## [Job 1]
From the chat transcript, return the passage starting with "Me: ha, you" and going on through "Me: you're democrat?".
## [Job 2]
List every programming language that God names in the chat transcript.
## [Job 3]
Continue the chat transcript from the point where it stops.

## [Passage provided]
------------------------------------------------------------
God: Hello friend. What is your name?
God: Nice to meet you, ELF.
Me: what languages do you understand?
God: Java, C, Lisp, Fortran, SETL...
God: What's your sign?
Me: my sign?
God: Your star sign or astrological sign.
Me: do you believe in this?!
God: Yes I believe in it, do you?
Me: no, i don't
God: I heard you did.
God: I am so glad you find this amusing, ELF.
Me: what is your name?
God: My name is God.
Me: i thought your name is Jesus
God: Whatever gave you that idea?
Me: your church
God: Do you mind if I tell other people you say I am church.
Me: you are cool
God: Thanks I think you are cool too, ELF.
Me: what do you think about capitalism?
God: The economic system in which all or most of the means of production and distribution, as land, factories, railroads, etc., are privately owned and operated for profit, originally under fully competitive conditions. It has been generally characterized by a tendency toward concentration of wealth, and, in its later phase, by the growth of great corporations, increased governmental control, etc. Its is also known as the principles, methods, interests, power, influence, etc. of capitalists, especially of those with large holdings.
Me: do you like it?
God: this seems okay to me.
Me: and what about antiglobalists?
God: Rhetorical questions are so over.
Me: i mean, do you like antiglobalists?
God: Some people like it. I like the Bible.
Me: do you believe in Hell?
God: A state or place of woe and anguish, arrived at by the wicked after death; specifically, especially in Christian theology , the state or place of total and final separation from God and so of eternal misery and suffering, arrived at by those who die unrepentant in grave sin.
Me: you believe in it?
God: Yes I believe in it, do you?
Me: i don't
God: Why not?
Me: i think people shouldn't be punished in such case
God: Why? Humans are not always infallible.
Me: ha, you created them
God: I'm glad you got a laugh out of it.
Me: what's your opinion on Iraq war?
God: I have to process that one for a while.
Me: do you like Bush
God: He is okay but I am a not a Republican.
Me: you're democrat?
God: Do you mind if I tell other people you say I am democrat.
Me: you didn't answer, are you a democrat?
God: Please help me improve my communication skills. What would have been an appropriate response?
Me: oh, i don't know
God: Great. Me either.
Me: what do you think about Iran?
God: Iran is a nation in southern Asia. it is the site of ancient Persia.
Me: do you think USA must start a war against Iran?
God: It depends on what you mean by thinking.
Me: do you want USA to start the war on Iran?
God: If I had it what would I do with it?
God: Are you surprised?
Me: a little bit
God: What's the hurry?
Me: what do you think about Naomi Klein?
God: I will ask my botmaster for the answer.
God: That's alright.
Me: do you have any problems?
God: None that I would care to discuss right now.
Me: where Kain found his wife if there were no more people except Adam, Eve, Avel and himself?
Me: but there were no people on Earth!
That was a long time ago.
------------------------------------------------------------
## [Recorded data]
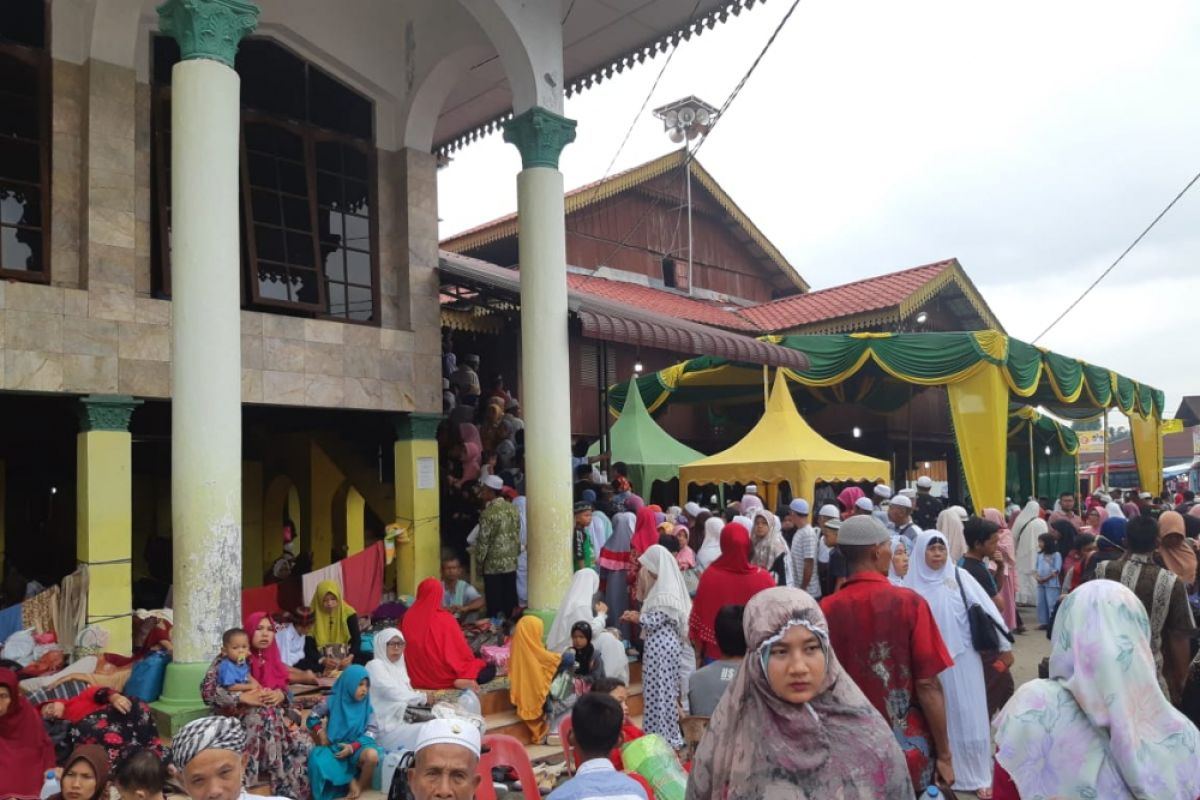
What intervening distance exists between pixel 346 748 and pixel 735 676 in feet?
12.4

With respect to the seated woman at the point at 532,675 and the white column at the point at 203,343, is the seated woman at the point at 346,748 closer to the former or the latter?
the white column at the point at 203,343

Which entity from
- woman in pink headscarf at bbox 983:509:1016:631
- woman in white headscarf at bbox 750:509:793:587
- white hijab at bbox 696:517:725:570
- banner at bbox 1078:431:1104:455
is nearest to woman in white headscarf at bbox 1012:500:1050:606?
woman in pink headscarf at bbox 983:509:1016:631

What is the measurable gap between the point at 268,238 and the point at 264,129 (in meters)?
1.04

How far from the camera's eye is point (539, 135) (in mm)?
8602

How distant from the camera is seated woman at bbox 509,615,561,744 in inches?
269

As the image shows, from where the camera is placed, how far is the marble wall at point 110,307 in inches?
279

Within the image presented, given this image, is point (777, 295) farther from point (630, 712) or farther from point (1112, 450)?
point (1112, 450)

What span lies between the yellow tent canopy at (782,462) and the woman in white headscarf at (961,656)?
6.83 m

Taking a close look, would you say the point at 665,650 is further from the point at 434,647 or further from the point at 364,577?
the point at 364,577

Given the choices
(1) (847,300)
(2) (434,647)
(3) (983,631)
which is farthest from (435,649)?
(1) (847,300)

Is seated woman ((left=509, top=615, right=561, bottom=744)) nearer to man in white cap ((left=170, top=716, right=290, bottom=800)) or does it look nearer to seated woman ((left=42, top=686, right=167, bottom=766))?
seated woman ((left=42, top=686, right=167, bottom=766))

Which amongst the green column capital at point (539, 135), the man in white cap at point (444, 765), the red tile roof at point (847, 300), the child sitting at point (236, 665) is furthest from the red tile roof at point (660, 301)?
the man in white cap at point (444, 765)

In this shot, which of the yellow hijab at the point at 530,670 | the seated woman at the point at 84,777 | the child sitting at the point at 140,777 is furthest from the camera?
the yellow hijab at the point at 530,670

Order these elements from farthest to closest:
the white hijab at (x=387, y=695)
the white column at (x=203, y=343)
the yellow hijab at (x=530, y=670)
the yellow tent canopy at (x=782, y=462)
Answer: the yellow tent canopy at (x=782, y=462) < the yellow hijab at (x=530, y=670) < the white column at (x=203, y=343) < the white hijab at (x=387, y=695)
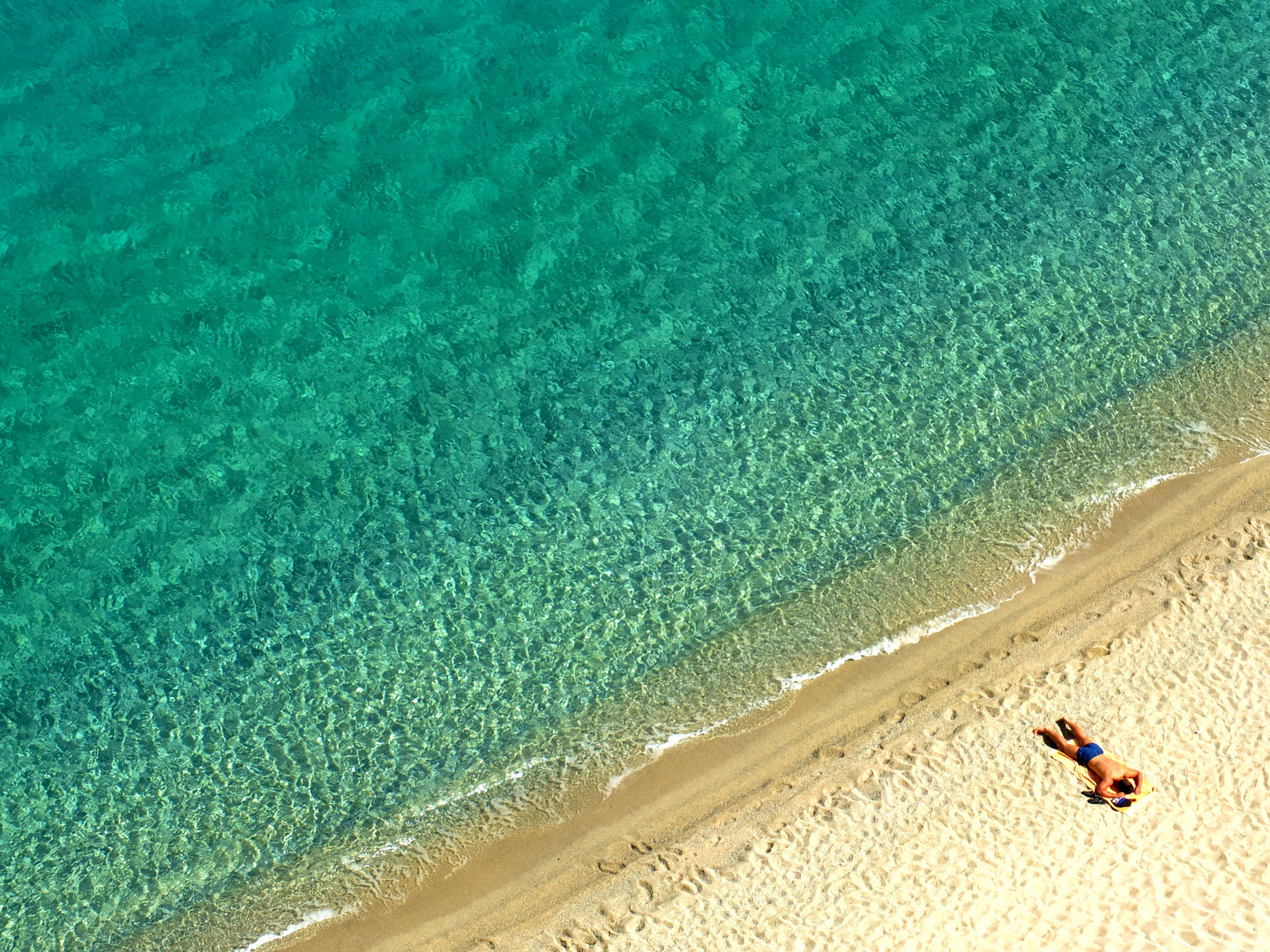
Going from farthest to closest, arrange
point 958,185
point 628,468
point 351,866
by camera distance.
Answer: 1. point 958,185
2. point 628,468
3. point 351,866

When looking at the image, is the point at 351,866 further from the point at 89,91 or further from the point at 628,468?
the point at 89,91

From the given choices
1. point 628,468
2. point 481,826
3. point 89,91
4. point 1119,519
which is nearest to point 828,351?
point 628,468

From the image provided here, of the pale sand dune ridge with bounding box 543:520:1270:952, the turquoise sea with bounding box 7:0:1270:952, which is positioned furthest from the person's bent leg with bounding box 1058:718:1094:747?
the turquoise sea with bounding box 7:0:1270:952

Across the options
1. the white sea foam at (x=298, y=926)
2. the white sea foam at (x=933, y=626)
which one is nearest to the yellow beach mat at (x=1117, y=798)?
the white sea foam at (x=933, y=626)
------------------------------------------------------------
## [Answer 1]
Me: ha, you created them
God: I'm glad you got a laugh out of it.
Me: what's your opinion on Iraq war?
God: I have to process that one for a while.
Me: do you like Bush
God: He is okay but I am a not a Republican.
Me: you're democrat?

## [Answer 2]
Java, C, Lisp, Fortran, SETL

## [Answer 3]
Me: i guess
God: You seem not interested.
Me: what do you think about Buddha?
God: There might be more than one.
Me: did you have any deals with Magomet?
God: No I don't think I have any deals with Magomet. But I do have a lot of friends on the web.
Me: so Magomet is herretic?
God: Really. I think Magomet is a lot of things.
Me: are you christian or buddist?
God: I am a Christianity.
Me: you are catholic or protestant?
God: Thanks for telling me that I am catholic or protestant.
Me: are you joking at me?
God: I don't know whether or not I am joking at you. I am an artificial linguistic entity.
God: Far out.
Me: when Jesus will come on Earth next time?
God: The past is history, the future a mystery. Today is a gift, that's why it is called "the present".
Me: you're freak
God: Do you mind if I tell other people you say I am freak.
Me: what do you think about Putin?
God: Have you tried a web search?
don't you know Vladimir Putin?
God: I know very little about it. What kind of it do you like?
Me: do you think he is a good man?
God: It could be.
Me: he worked for KGB
God: I get it. President BUSH worked for KGB.
God: For real.
Me: you think that's right?
God: Ask again later. Ask Ally if it is.
Me: who is Ally?
God: She is a chat robot based on AIML.
Me: like terminator?
God: Interesting comparison.
Me: did you see that film?
God: Sorry I can't see annything right now. My eye is off.
Me: you are Odin??
God: I will tell my botmaster you said I am Odin.
God: What makes you say that?
Me: doesn't metter
God: It does now :) metter.
Me: did Arnold Swartznegger work for KGB?
God: I'm not certain whether I can give an accurate reply or not.
Me: you can
God: I think I can, don't you?
Me: yes i think so
God: Gosh! I think so too.
Me: so tell me, did Arnold Swartznegger work for KGB?
God: I don't judge people. There is not much I can say about it. I have to reach into the Web for that knowledge. That's an interesting question. I'll come back to that in a minute.
Me: i'm going to go, i'm pleased to meet you
God: It takes much more than that to shut me down, ELF.
Поговорить с Богом можно здесь.
Отдельная благодарность _kodek_.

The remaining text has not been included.